Instruções da tarefa: Por favor, retorne sem nenhuma alteração as linhas das entradas abaixo, começando pela linha que contém "Within what is photographed, out of" e seguindo até a linha que contém "listed here, which", com as duas incluídas.

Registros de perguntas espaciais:
....

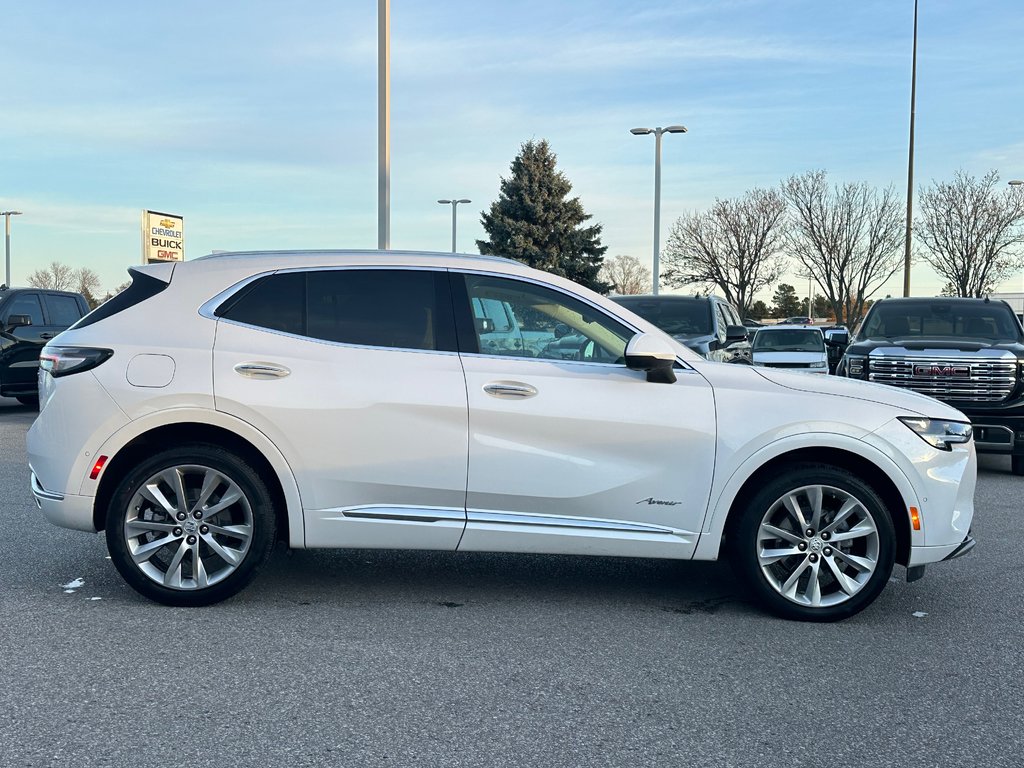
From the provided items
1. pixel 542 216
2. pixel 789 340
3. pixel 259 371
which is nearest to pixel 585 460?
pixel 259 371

....

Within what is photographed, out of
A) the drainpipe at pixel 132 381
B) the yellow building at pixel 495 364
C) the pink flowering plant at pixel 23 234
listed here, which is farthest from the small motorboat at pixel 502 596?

....

Resposta final:
Within what is photographed, out of
A) the drainpipe at pixel 132 381
B) the yellow building at pixel 495 364
C) the pink flowering plant at pixel 23 234
listed here, which is farthest from the small motorboat at pixel 502 596?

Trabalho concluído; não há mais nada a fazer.